--- START OF Data supplied ---

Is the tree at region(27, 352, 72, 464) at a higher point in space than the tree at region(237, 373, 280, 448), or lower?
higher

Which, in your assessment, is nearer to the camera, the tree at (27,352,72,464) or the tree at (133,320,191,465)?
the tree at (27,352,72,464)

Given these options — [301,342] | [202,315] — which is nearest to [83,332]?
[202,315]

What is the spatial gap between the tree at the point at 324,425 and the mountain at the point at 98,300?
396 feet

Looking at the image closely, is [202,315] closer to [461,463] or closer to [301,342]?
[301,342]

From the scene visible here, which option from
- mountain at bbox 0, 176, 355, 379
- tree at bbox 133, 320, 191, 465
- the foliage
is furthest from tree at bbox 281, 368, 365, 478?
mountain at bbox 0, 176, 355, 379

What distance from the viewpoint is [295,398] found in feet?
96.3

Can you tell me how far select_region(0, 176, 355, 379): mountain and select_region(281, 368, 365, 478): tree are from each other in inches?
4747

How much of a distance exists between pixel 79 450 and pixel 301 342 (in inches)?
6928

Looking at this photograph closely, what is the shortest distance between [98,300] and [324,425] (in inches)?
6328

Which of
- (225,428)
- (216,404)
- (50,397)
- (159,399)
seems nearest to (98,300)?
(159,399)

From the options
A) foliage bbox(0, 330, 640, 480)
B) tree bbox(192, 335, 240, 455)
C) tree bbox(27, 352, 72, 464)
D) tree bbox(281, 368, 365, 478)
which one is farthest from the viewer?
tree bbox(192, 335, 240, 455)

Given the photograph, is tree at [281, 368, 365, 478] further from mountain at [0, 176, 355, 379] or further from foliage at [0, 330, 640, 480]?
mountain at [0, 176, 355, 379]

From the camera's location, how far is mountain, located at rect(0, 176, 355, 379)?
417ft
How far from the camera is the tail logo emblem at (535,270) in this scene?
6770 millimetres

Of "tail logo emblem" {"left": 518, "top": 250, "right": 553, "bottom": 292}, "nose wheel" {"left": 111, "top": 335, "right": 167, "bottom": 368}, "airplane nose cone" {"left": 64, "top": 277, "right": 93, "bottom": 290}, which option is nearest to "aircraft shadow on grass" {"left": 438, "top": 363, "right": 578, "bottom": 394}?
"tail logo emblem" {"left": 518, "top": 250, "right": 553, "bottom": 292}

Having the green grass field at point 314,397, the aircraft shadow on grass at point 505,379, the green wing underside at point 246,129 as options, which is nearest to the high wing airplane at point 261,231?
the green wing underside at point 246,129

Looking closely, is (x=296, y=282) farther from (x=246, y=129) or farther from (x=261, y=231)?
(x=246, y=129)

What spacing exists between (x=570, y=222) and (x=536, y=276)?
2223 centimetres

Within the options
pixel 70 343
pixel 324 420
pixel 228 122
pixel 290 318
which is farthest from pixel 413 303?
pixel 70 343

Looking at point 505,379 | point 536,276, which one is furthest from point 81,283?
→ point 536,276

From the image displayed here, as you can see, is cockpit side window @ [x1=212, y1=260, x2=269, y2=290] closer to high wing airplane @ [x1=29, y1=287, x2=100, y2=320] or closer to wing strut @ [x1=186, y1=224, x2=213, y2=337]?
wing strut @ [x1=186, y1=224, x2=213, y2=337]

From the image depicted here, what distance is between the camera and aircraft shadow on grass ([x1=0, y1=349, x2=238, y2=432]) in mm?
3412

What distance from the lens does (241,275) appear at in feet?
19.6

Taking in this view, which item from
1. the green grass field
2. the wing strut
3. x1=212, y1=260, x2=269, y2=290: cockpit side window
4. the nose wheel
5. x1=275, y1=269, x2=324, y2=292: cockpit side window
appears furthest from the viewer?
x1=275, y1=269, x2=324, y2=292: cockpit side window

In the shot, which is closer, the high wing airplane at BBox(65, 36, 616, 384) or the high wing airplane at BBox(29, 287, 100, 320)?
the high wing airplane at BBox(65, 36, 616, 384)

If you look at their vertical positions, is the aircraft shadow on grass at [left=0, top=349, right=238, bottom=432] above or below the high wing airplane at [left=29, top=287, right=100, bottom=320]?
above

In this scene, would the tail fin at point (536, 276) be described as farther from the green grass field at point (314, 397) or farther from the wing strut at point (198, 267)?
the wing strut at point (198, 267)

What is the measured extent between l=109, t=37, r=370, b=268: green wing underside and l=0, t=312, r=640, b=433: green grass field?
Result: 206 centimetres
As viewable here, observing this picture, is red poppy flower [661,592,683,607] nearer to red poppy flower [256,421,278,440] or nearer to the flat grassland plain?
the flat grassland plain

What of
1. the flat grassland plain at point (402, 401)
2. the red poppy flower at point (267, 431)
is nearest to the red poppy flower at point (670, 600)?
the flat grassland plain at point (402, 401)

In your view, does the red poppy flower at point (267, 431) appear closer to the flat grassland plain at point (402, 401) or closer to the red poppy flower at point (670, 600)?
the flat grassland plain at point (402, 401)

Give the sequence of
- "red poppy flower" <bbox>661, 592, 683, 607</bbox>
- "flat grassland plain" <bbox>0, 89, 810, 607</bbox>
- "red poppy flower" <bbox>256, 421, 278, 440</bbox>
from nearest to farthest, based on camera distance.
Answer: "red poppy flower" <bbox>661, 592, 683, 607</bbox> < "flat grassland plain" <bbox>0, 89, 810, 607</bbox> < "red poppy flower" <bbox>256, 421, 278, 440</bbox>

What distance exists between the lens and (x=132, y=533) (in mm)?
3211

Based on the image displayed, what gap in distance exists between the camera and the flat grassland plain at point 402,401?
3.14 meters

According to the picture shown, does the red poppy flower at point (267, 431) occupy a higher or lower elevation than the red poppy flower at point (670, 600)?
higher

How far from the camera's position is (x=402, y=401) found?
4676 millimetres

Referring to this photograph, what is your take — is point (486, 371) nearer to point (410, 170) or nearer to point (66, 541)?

--- END OF Data supplied ---

• [Problem] Please repeat the listing above in full and exactly.

• [Result]
Is the tree at region(27, 352, 72, 464) at a higher point in space than the tree at region(237, 373, 280, 448), or lower?
higher

Which, in your assessment, is nearer to the camera, the tree at (27,352,72,464) or the tree at (133,320,191,465)?
the tree at (27,352,72,464)

Given these options — [301,342] | [202,315] — which is nearest to [83,332]?
[202,315]

What is the spatial gap between the tree at the point at 324,425 and the mountain at the point at 98,300?
396 feet

Looking at the image closely, is [202,315] closer to [461,463] or closer to [301,342]?
[301,342]

From the scene visible here, which option from
- mountain at bbox 0, 176, 355, 379
- tree at bbox 133, 320, 191, 465
- the foliage
is furthest from tree at bbox 281, 368, 365, 478?
mountain at bbox 0, 176, 355, 379

What distance from the viewpoint is [295,398] found in feet?
96.3

Can you tell me how far select_region(0, 176, 355, 379): mountain and select_region(281, 368, 365, 478): tree are from each other in inches?
4747

How much of a distance exists between pixel 79 450 and pixel 301 342 (in inches)?
6928

Looking at this photograph closely, what is the shortest distance between [98,300] and [324,425] (in inches)?
6328

Which of
- (225,428)
- (216,404)
- (50,397)
- (159,399)
seems nearest to (98,300)?
(159,399)

From the options
A) foliage bbox(0, 330, 640, 480)
B) tree bbox(192, 335, 240, 455)
C) tree bbox(27, 352, 72, 464)
D) tree bbox(281, 368, 365, 478)
which one is farthest from the viewer?
tree bbox(192, 335, 240, 455)

Given the photograph, is tree at [281, 368, 365, 478] further from mountain at [0, 176, 355, 379] or further from foliage at [0, 330, 640, 480]?
mountain at [0, 176, 355, 379]

From the camera's location, how far is mountain, located at rect(0, 176, 355, 379)?
417ft
How far from the camera is the tail logo emblem at (535,270) in this scene?
6770 millimetres

Of "tail logo emblem" {"left": 518, "top": 250, "right": 553, "bottom": 292}, "nose wheel" {"left": 111, "top": 335, "right": 167, "bottom": 368}, "airplane nose cone" {"left": 64, "top": 277, "right": 93, "bottom": 290}, which option is nearest to "aircraft shadow on grass" {"left": 438, "top": 363, "right": 578, "bottom": 394}?
"tail logo emblem" {"left": 518, "top": 250, "right": 553, "bottom": 292}

Having the green grass field at point 314,397, the aircraft shadow on grass at point 505,379, the green wing underside at point 246,129 as options, which is nearest to the high wing airplane at point 261,231?
the green wing underside at point 246,129

Looking closely, is (x=296, y=282) farther from (x=246, y=129) or farther from (x=261, y=231)?
(x=246, y=129)

What spacing exists between (x=570, y=222) and (x=536, y=276)?
2223 centimetres

Within the options
pixel 70 343
pixel 324 420
pixel 228 122
pixel 290 318
which is farthest from pixel 413 303?
pixel 70 343

Looking at point 505,379 | point 536,276, which one is furthest from point 81,283?
→ point 536,276

From the image displayed here, as you can see, is cockpit side window @ [x1=212, y1=260, x2=269, y2=290] closer to high wing airplane @ [x1=29, y1=287, x2=100, y2=320] or closer to wing strut @ [x1=186, y1=224, x2=213, y2=337]?
wing strut @ [x1=186, y1=224, x2=213, y2=337]

From the image depicted here, what distance is between the camera and aircraft shadow on grass ([x1=0, y1=349, x2=238, y2=432]) in mm?
3412

What distance from the lens does (241,275) appear at in feet?
19.6

Taking in this view, which item from
1. the green grass field
2. the wing strut
3. x1=212, y1=260, x2=269, y2=290: cockpit side window
4. the nose wheel
5. x1=275, y1=269, x2=324, y2=292: cockpit side window
appears furthest from the viewer?
x1=275, y1=269, x2=324, y2=292: cockpit side window

In the shot, which is closer, the high wing airplane at BBox(65, 36, 616, 384) or the high wing airplane at BBox(29, 287, 100, 320)?
the high wing airplane at BBox(65, 36, 616, 384)

If you look at their vertical positions, is the aircraft shadow on grass at [left=0, top=349, right=238, bottom=432] above or below the high wing airplane at [left=29, top=287, right=100, bottom=320]?
above

In this scene, would the tail fin at point (536, 276) be described as farther from the green grass field at point (314, 397) or farther from the wing strut at point (198, 267)?
the wing strut at point (198, 267)

What is the measured extent between l=109, t=37, r=370, b=268: green wing underside and l=0, t=312, r=640, b=433: green grass field?
Result: 206 centimetres
As viewable here, observing this picture, is red poppy flower [661,592,683,607] nearer to red poppy flower [256,421,278,440] or nearer to the flat grassland plain?
the flat grassland plain

What of
1. the flat grassland plain at point (402, 401)
2. the red poppy flower at point (267, 431)
is nearest to the red poppy flower at point (670, 600)?
the flat grassland plain at point (402, 401)

In your view, does the red poppy flower at point (267, 431) appear closer to the flat grassland plain at point (402, 401) or closer to the red poppy flower at point (670, 600)?
the flat grassland plain at point (402, 401)

Give the sequence of
- "red poppy flower" <bbox>661, 592, 683, 607</bbox>
- "flat grassland plain" <bbox>0, 89, 810, 607</bbox>
- "red poppy flower" <bbox>256, 421, 278, 440</bbox>
from nearest to farthest, based on camera distance.
Answer: "red poppy flower" <bbox>661, 592, 683, 607</bbox> < "flat grassland plain" <bbox>0, 89, 810, 607</bbox> < "red poppy flower" <bbox>256, 421, 278, 440</bbox>

What distance exists between the lens and (x=132, y=533) (in mm)?
3211

Based on the image displayed, what gap in distance exists between the camera and the flat grassland plain at point 402,401?
3.14 meters

According to the picture shown, does the red poppy flower at point (267, 431) occupy a higher or lower elevation than the red poppy flower at point (670, 600)?
higher

How far from the camera's position is (x=402, y=401) found?
4676 millimetres

Referring to this photograph, what is your take — is point (486, 371) nearer to point (410, 170) or nearer to point (66, 541)?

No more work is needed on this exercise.